- **TEXT SEGMENT**
+ + +
19. UNISON is concerned at the Executive's over-reliance on consultants. Those with the greatest expertise on the operations and service delivery will more often than not be already within the Fire Service. UNISON believe that there should be representatives from within the fire service amongst the group proposing the set of recommendations to increase service collaboration.

20. UNISON welcomes moves to reduce bureaucracy in the service. However we believe that reducing administration should not be at the cost of effective service delivery. Efficiency savings should not put the health and safety of public or fire service employees in jeopardy. UNISON is concerned that moves to a shared MIS would lead to job losses. We would urge that all trade unions should be fully involved in consultation processes, and that any reduction in personnel should be limited to voluntary redundancies or early retirement.

21. In the comprehensive review of radio communications we trust that views of employees, and unions will be taken into consideration to ensure appropriate and effective communications systems are maintained.

22. We agree that in the light of September 11, a review of special services and mutual aid is required. The views and expertise of employees and trade unions should be considered in this process.

23. UNISON welcomes the focus on service delivery, but would like to see more consultation and explanation on the "benchmarked evaluation" process. It is right that the Fire Service should be open to public scrutiny and transparency via the Scottish Executive web site. However the service needs adequate resources to function effectively in order to meet expectations and demands.

24. UNISON supports the proposals for a Fire Service Agency to assist Brigades to meet common needs. However, we are concerned that this will impact on existing staff in brigades throughout Scotland. It is important that their views, and those of their representative unions are considered.

25. We feel that the Executive should be seeking the views of fire brigades as well as the consultants on the issue of sharing functions.
+ + +
[Dataset rows]

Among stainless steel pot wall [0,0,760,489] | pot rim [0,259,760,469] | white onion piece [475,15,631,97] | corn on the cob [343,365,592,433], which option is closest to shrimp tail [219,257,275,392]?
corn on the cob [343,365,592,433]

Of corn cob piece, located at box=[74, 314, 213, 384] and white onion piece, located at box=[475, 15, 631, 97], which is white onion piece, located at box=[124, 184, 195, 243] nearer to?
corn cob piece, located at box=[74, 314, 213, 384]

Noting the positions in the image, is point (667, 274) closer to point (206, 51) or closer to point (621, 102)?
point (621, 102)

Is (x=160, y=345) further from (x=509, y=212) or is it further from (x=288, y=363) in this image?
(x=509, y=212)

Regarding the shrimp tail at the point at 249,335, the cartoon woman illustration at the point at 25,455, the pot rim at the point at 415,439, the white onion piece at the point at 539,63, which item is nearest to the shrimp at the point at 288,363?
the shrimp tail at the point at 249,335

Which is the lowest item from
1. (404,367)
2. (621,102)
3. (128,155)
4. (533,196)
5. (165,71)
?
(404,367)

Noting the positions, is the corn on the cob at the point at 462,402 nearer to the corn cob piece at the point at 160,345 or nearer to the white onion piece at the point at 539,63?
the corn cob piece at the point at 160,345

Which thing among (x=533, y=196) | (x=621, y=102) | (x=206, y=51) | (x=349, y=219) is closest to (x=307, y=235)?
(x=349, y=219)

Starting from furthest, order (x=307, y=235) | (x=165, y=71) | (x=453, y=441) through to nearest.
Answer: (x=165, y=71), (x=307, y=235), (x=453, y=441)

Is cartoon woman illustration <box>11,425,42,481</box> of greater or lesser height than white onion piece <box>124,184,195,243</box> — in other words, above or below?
+ + +
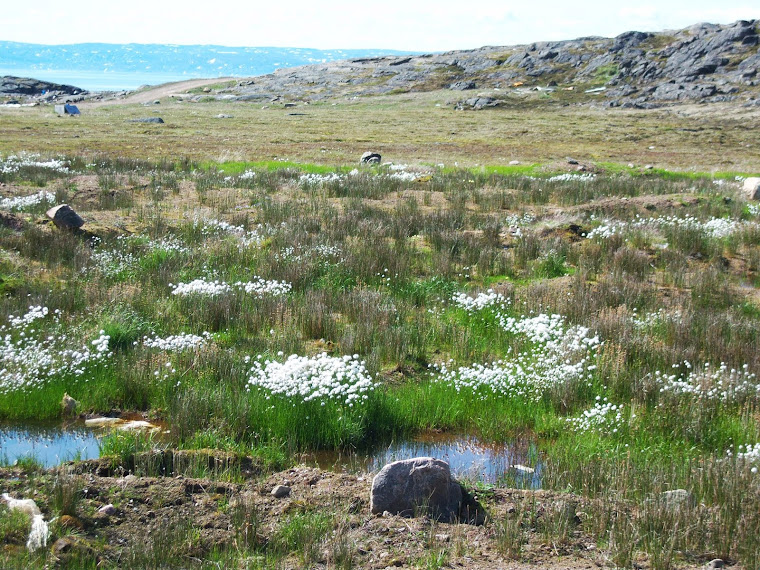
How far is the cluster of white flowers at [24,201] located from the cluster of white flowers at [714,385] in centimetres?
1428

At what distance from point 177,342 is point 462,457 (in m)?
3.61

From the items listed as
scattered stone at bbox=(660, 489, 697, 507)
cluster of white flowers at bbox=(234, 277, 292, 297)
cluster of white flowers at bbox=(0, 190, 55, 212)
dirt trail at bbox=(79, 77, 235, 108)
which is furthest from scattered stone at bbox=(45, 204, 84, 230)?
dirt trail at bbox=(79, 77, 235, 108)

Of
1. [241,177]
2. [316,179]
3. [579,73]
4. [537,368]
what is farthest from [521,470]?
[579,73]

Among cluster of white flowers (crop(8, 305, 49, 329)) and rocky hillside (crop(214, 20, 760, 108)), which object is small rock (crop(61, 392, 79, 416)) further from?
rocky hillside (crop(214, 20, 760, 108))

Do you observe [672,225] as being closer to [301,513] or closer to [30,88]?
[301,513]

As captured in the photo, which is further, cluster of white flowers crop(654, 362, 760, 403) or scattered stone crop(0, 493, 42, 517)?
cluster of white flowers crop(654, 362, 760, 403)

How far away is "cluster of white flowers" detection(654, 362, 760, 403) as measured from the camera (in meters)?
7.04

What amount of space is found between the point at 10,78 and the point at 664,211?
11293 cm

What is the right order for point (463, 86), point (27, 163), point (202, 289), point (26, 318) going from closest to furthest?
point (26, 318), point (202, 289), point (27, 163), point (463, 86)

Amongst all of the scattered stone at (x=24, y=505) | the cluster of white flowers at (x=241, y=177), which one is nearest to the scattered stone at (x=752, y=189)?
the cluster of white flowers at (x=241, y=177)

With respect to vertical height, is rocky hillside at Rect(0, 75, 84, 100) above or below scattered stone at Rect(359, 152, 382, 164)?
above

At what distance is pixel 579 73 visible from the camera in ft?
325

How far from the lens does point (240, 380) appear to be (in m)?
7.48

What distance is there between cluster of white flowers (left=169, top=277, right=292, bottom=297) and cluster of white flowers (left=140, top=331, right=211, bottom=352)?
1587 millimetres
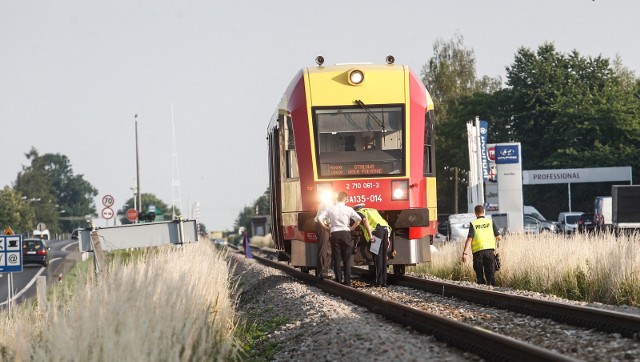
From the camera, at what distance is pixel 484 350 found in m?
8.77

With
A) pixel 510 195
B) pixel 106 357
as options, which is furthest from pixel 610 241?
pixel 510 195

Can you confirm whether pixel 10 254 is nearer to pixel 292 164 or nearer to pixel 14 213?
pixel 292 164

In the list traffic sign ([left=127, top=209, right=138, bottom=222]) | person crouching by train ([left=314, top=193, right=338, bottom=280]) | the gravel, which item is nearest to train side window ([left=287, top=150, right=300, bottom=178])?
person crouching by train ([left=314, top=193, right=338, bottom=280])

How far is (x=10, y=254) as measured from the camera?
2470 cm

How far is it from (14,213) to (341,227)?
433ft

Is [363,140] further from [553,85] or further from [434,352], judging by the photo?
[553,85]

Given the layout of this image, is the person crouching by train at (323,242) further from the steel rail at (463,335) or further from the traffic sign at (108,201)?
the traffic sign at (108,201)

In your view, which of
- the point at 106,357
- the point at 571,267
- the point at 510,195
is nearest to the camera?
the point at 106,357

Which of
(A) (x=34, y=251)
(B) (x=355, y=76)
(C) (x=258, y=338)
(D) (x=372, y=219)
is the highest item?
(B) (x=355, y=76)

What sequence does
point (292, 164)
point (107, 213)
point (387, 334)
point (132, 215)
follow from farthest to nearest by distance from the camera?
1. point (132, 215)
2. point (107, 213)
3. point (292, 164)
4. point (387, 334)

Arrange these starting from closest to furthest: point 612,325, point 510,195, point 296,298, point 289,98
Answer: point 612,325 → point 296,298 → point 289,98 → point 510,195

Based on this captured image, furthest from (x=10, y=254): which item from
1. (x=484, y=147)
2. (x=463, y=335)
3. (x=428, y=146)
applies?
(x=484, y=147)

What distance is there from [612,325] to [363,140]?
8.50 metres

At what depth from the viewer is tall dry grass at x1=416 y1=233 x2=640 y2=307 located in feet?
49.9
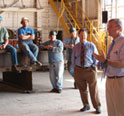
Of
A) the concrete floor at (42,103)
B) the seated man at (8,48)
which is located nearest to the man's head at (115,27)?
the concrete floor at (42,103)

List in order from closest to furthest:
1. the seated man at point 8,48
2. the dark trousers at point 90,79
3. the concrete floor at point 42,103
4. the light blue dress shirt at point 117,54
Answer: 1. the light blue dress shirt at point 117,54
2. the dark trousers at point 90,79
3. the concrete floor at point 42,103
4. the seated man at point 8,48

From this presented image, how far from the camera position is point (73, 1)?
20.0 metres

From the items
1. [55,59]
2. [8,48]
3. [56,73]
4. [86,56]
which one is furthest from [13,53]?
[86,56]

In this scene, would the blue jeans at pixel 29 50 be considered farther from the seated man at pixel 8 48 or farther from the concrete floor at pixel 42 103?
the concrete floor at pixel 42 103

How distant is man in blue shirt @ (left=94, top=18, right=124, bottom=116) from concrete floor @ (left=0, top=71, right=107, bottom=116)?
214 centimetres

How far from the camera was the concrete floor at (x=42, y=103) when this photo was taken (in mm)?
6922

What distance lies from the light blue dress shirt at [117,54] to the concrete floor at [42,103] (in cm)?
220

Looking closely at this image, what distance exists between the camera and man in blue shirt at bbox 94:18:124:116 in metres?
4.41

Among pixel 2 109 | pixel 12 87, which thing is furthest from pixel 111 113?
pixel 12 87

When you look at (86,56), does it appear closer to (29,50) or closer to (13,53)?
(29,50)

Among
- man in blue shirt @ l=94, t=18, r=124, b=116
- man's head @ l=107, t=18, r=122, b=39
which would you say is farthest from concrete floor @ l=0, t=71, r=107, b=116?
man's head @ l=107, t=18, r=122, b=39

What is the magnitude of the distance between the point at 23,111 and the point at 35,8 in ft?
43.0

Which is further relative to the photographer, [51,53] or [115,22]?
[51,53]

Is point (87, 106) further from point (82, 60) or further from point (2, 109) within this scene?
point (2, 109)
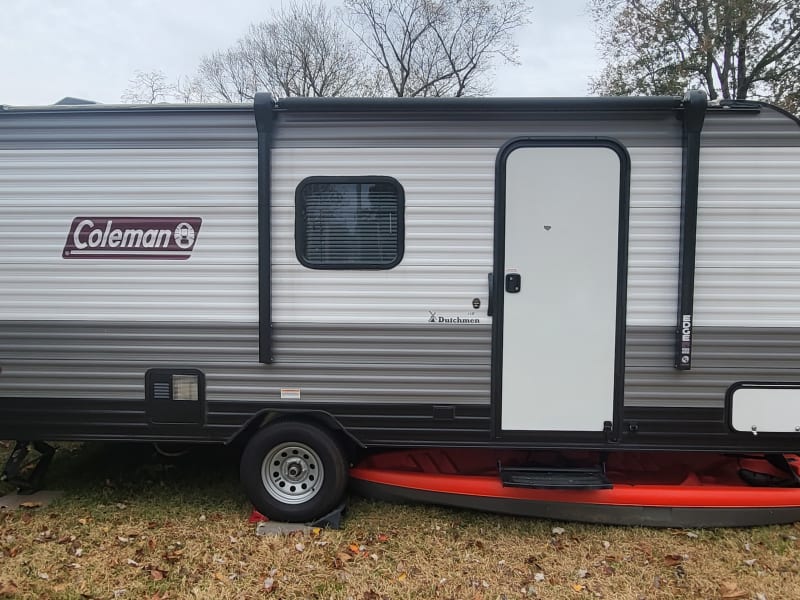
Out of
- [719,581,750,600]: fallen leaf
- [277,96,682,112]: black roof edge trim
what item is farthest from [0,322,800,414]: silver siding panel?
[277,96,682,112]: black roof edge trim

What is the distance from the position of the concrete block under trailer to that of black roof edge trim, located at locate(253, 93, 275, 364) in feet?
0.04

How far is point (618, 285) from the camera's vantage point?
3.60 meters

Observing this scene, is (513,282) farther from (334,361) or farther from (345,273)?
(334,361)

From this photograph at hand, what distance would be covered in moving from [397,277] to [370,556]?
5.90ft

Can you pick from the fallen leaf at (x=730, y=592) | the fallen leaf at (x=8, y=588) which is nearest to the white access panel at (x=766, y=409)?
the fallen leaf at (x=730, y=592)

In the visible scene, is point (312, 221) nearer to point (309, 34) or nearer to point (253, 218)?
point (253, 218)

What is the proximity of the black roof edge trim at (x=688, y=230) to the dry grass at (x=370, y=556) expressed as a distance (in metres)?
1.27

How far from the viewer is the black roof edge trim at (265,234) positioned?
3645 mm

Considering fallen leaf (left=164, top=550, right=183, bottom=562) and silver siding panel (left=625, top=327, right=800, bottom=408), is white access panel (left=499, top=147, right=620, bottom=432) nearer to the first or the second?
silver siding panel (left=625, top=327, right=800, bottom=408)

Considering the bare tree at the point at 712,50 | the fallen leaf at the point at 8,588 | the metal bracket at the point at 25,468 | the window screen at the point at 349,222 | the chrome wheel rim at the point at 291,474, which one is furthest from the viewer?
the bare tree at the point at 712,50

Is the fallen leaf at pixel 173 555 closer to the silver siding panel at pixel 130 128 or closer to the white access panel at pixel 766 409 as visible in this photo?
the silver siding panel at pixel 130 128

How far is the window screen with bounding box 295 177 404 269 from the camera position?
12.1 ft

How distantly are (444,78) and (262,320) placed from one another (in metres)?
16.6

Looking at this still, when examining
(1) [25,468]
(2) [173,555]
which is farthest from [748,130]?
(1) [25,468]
+ + +
- **SHORT TASK**
For each statement, say yes or no to whether it agrees with the fire service submission, and quote the submission's words that decide it: (a) UNISON opposes the proposals for a Fire Service Agency. (b) UNISON fears that a shared MIS would lead to job losses. (c) UNISON wants any reduction in personnel limited to voluntary redundancies or early retirement. These records have no connection to the fire service submission.

- **RESULT OF THIS TASK**
(a) No: "UNISON supports the proposals for a Fire Service Agency to assist Brigades to meet common needs."
(b) Yes: "UNISON is concerned that moves to a shared MIS would lead to job losses."
(c) Yes: "any reduction in personnel should be limited to voluntary redundancies or early retirement."